RESULTS: Severe COVID-19 cases were significantly more frequent to have a heterozygous mutation for all the studied genes compared to mild COVID-19 cases (p<0.05 for all). Being mutant to gene FV R506Q carried the highest risk of developing a severe disease course (p<0.0001). Patients with abnormally high D-dimer levels were significantly more frequent to be heterozygous for FV R506Q, FV R2H1299R, and prothrombin gene G20210A (p = 0.006, 0.007, and 0.02, respectively).

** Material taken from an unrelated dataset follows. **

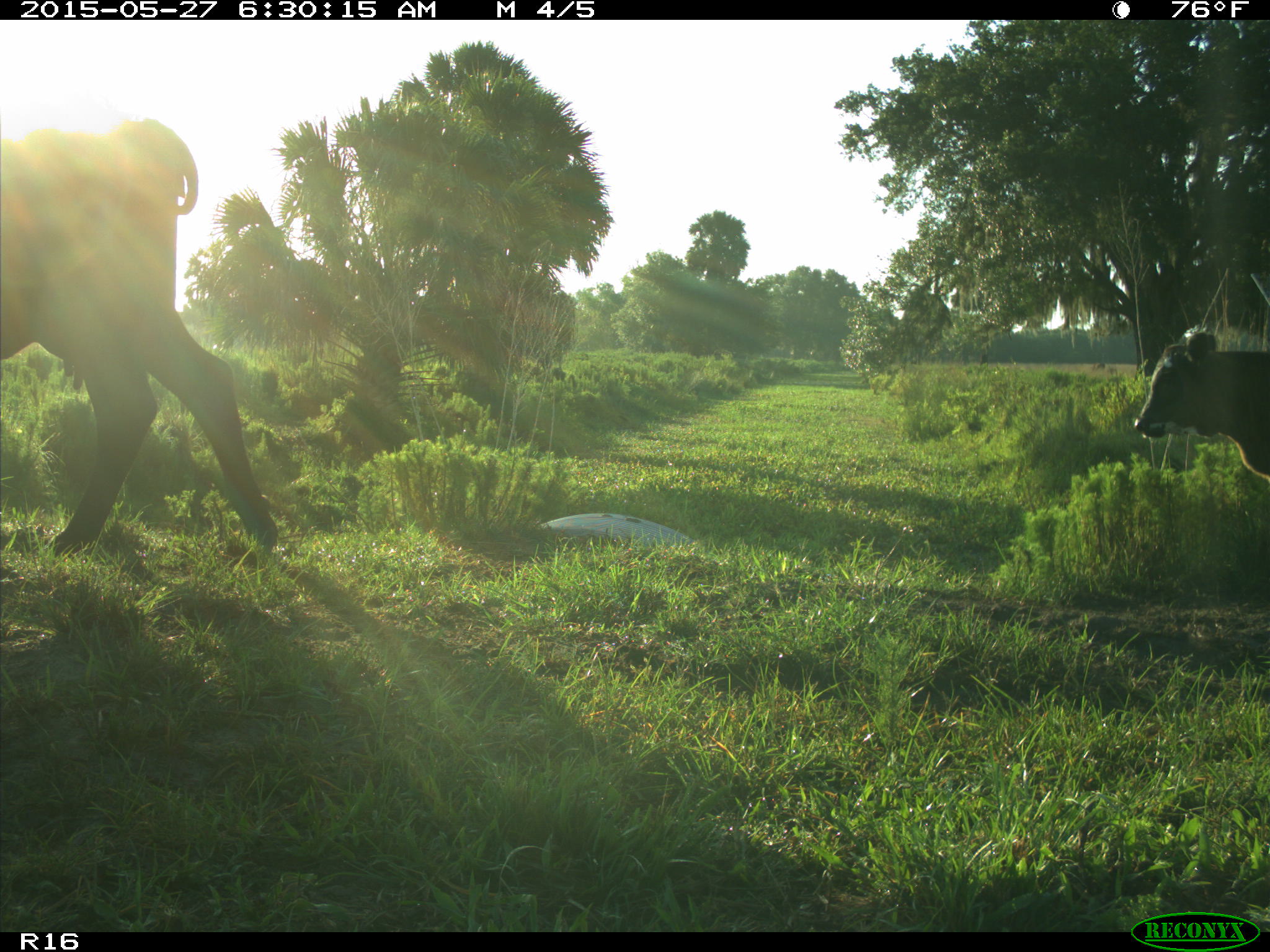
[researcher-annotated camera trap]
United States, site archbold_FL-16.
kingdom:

CONCLUSIONS: We concluded that there is an evident relationship between severe COVID-19 and inherited thrombophilia. In the current study, FV R506Q gene mutation carried the highest risk of developing a severe COVID-19 disease course.
METHODS: Prospective cross-sectional study.

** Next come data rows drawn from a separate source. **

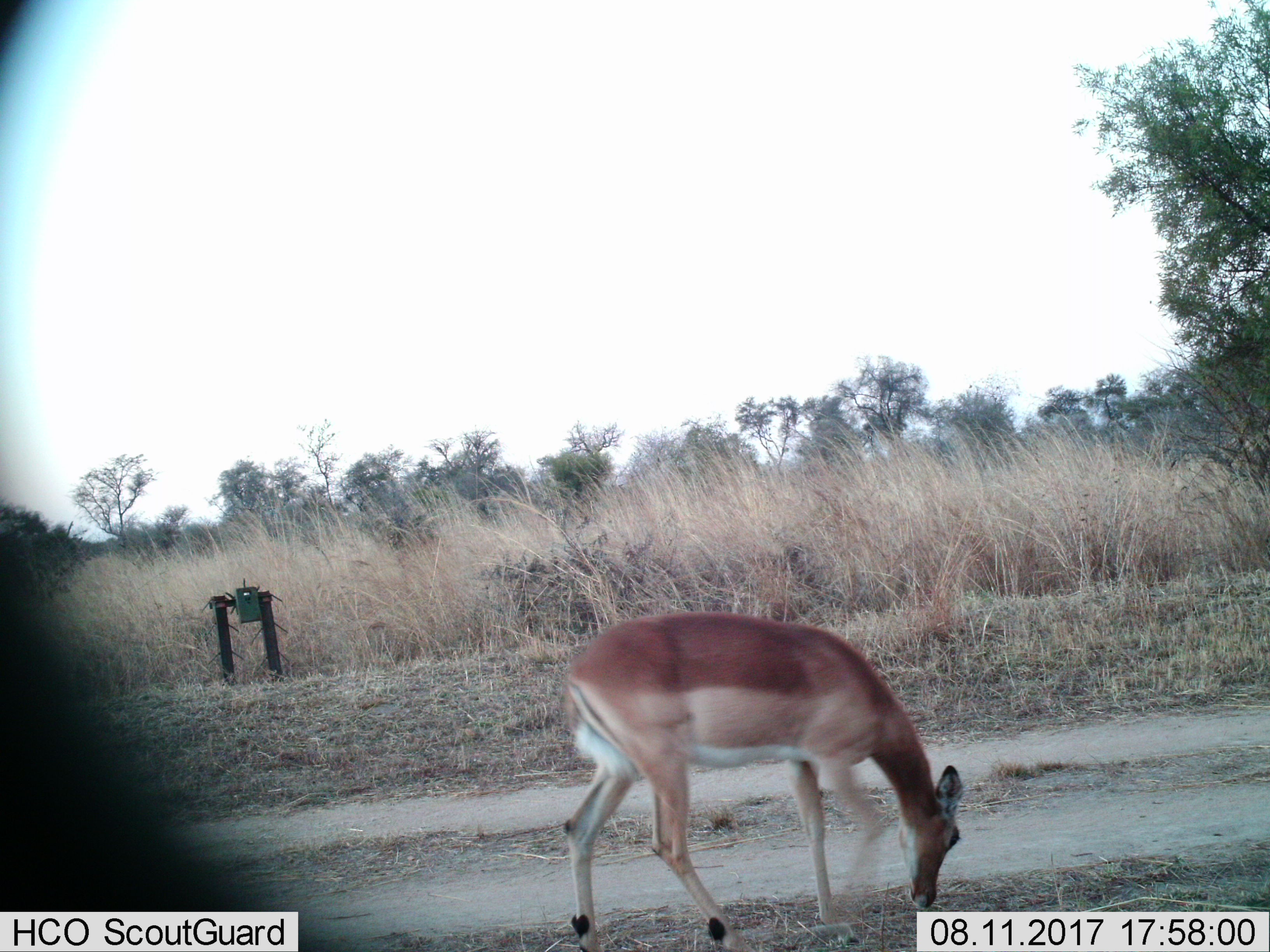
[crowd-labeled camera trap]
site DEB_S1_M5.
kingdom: Animalia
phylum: Chordata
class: Mammalia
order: Artiodactyla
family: Bovidae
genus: Aepyceros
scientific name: Aepyceros melampus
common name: impala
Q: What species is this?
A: Impala (Aepyceros melampus).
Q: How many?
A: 1.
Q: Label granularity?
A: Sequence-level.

METHODS: One hundred and forty patients (80 adults and 60 children) were included in the current study. They were divided into the severe COVID-19 group and the mild COVID-19 group, with each group comprising 40 adults and 30 children. The patients were assessed for FV R506Q, FV R2H1299R, MTHFR A1298C, MTHFR C677T, and prothrombin gene G20210A polymorphisms. CBC, D-dimer, renal and liver function tests, hs-CRP, ferritin, and LDH were also assessed. Thrombotic events were clinically and radiologically documented.
RESULTS: Severe COVID-19 cases were significantly more frequent to have a heterozygous mutation for all the studied genes compared to mild COVID-19 cases (p<0.05 for all). Being mutant to gene FV R506Q carried the highest risk of developing a severe disease course (p<0.0001). Patients with abnormally high D-dimer levels were significantly more frequent to be heterozygous for FV R506Q, FV R2H1299R, and prothrombin gene G20210A (p = 0.006, 0.007, and 0.02, respectively).
CONCLUSIONS: We concluded that there is an evident relationship between severe COVID-19 and inherited thrombophilia. In the current study, FV R506Q gene mutation carried the highest risk of developing a severe COVID-19 disease course.
摘要:
目的:COVID-19感染患者出现病毒诱导的高凝状态,导致许多血栓事件。本研究的目的是确定血栓性基因突变(凝血酶原G20210A,因子V莱顿,和甲基四氢叶酸还原酶(MTHFR)和COVID-19患者的严重程度。
方法:前瞻性横断面研究。
方法:本研究纳入了150名患者(80名成人和60名儿童)。分为重症COVID-19组和轻度COVID-19组,每组包括40名成人和30名儿童。对患者进行FVR506Q评估,FVR2H1299R,MTHFRA1298C,MTHFRC677T,和凝血酶原基因G20210A多态性。CBC,D-二聚体,肾和肝功能测试,hs-CRP,铁蛋白,和LDH也进行了评估。临床和放射学记录了血栓事件。
结果:与轻度COVID-19病例相比,重度COVID-19病例的所有研究基因杂合突变的频率明显更高(全部p<0.05)。突变为基因FVR506Q具有发展为严重疾病过程的最高风险(p<0.0001)。D-二聚体水平异常高的患者发生FVR506Q杂合子的频率明显更高,FVR2H1299R,和凝血酶原基因G20210A(p分别为0.006、0.007和0.02)。
结论:我们得出的结论是,重症COVID-19与遗传性血栓症之间存在明显的关系。在目前的研究中,FVR506Q基因突变导致发生严重COVID-19病程的风险最高。
方法:前瞻性横断面研究。
方法:本研究纳入了150名患者(80名成人和60名儿童)。分为重症COVID-19组和轻度COVID-19组,每组包括40名成人和30名儿童。对患者进行FVR506Q评估,FVR2H1299R,MTHFRA1298C,MTHFRC677T,和凝血酶原基因G20210A多态性。CBC,D-二聚体,肾和肝功能测试,hs-CRP,铁蛋白,和LDH也进行了评估。临床和放射学记录了血栓事件。
结果:与轻度COVID-19病例相比,重度COVID-19病例的所有研究基因杂合突变的频率明显更高(全部p<0.05)。突变为基因FVR506Q具有发展为严重疾病过程的最高风险(p<0.0001)。D-二聚体水平异常高的患者发生FVR506Q杂合子的频率明显更高,FVR2H1299R,和凝血酶原基因G20210A(p分别为0.006、0.007和0.02)。
结论:我们得出的结论是,重症COVID-19与遗传性血栓症之间存在明显的关系。在目前的研究中,FVR506Q基因突变导致发生严重COVID-19病程的风险最高。